(GIVEN PASSAGE):
For more details , access : https://docs.github.com/pt/actions/security-for-github-actions/security-guides/using-secrets-in-github-actions
Whenever a push to the main branch occurs, GitHub Actions will trigger and run the YAML script. The script contains four jobs, described in detail below. In essence, GitHub Actions uses the service account credentials to authenticate with Google Cloud and execute the necessary steps as described in the YAML file.

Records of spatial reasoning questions
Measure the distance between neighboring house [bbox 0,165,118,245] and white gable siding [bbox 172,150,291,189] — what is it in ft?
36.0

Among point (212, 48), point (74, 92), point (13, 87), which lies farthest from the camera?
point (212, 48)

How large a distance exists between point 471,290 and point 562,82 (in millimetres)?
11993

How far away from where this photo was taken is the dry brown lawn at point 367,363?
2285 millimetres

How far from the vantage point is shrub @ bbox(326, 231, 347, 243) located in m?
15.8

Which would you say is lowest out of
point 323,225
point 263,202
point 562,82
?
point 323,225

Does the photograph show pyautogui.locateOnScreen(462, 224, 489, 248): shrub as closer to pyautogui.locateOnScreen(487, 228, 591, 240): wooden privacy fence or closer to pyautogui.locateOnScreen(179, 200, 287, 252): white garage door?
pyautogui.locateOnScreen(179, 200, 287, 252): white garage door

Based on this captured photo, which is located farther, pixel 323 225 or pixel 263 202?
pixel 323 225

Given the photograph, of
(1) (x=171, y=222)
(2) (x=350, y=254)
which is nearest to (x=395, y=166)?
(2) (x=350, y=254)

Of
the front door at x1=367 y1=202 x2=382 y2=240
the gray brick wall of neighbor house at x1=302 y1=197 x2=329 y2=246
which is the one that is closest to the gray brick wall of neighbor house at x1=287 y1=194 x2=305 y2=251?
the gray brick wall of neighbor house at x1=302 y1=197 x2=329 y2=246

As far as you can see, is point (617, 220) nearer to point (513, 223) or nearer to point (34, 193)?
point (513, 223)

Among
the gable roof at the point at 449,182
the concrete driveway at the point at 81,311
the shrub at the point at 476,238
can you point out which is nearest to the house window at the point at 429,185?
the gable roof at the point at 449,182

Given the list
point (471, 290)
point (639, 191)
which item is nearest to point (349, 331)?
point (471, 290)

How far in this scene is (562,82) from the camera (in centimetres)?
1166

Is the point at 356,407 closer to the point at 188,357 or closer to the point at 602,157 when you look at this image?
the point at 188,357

(DIRECTION):
Write out the GitHub Actions passage above in full, word for word.

(FINISHED TASK):
For more details , access : https://docs.github.com/pt/actions/security-for-github-actions/security-guides/using-secrets-in-github-actions
Whenever a push to the main branch occurs, GitHub Actions will trigger and run the YAML script. The script contains four jobs, described in detail below. In essence, GitHub Actions uses the service account credentials to authenticate with Google Cloud and execute the necessary steps as described in the YAML file.